Provided material
##############################

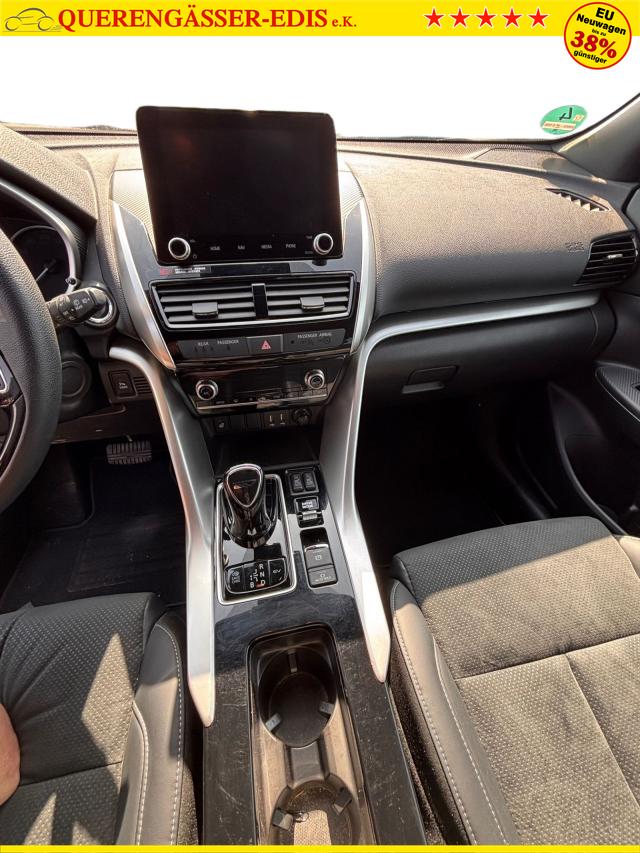 Mitsubishi Eclipse Cross Plus Select Hybrid 4WD*Voll*LED* 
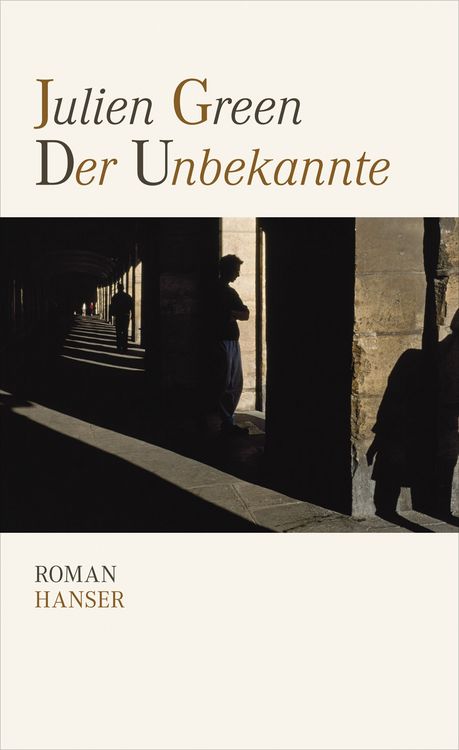 Produktbild: Der Unbekannte
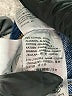 Levi's Blue Jeans Size 25 waist - photo 11
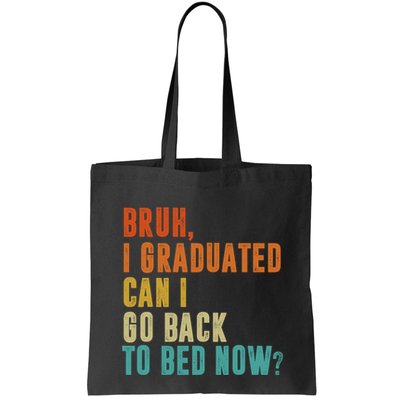Graduate Outfit Idea Party Class Of 2025 Funny Graduation Bag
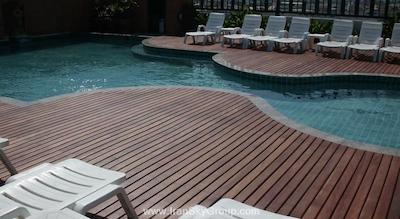 پیادا رزیدنس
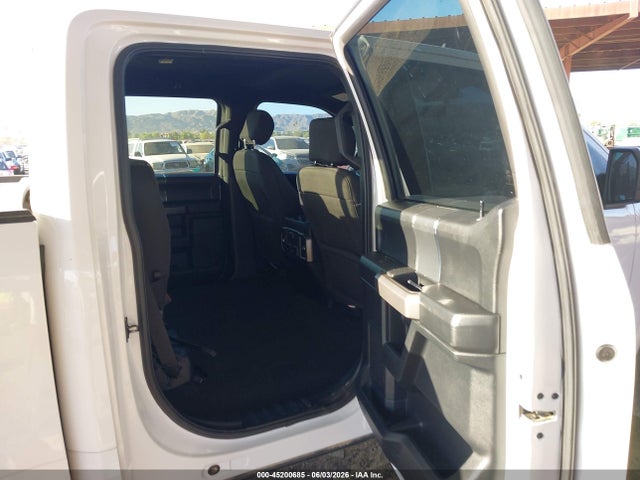 صورة 8 لـ 2020 FORD F-150 XLT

##############################

What this task involves
Could you write the entries out again exactly, without their pictures?

Answer space
 Mitsubishi Eclipse Cross Plus Select Hybrid 4WD*Voll*LED* 
 Produktbild: Der Unbekannte
 Levi's Blue Jeans Size 25 waist - photo 11
Graduate Outfit Idea Party Class Of 2025 Funny Graduation Bag
 پیادا رزیدنس
 صورة 8 لـ 2020 FORD F-150 XLT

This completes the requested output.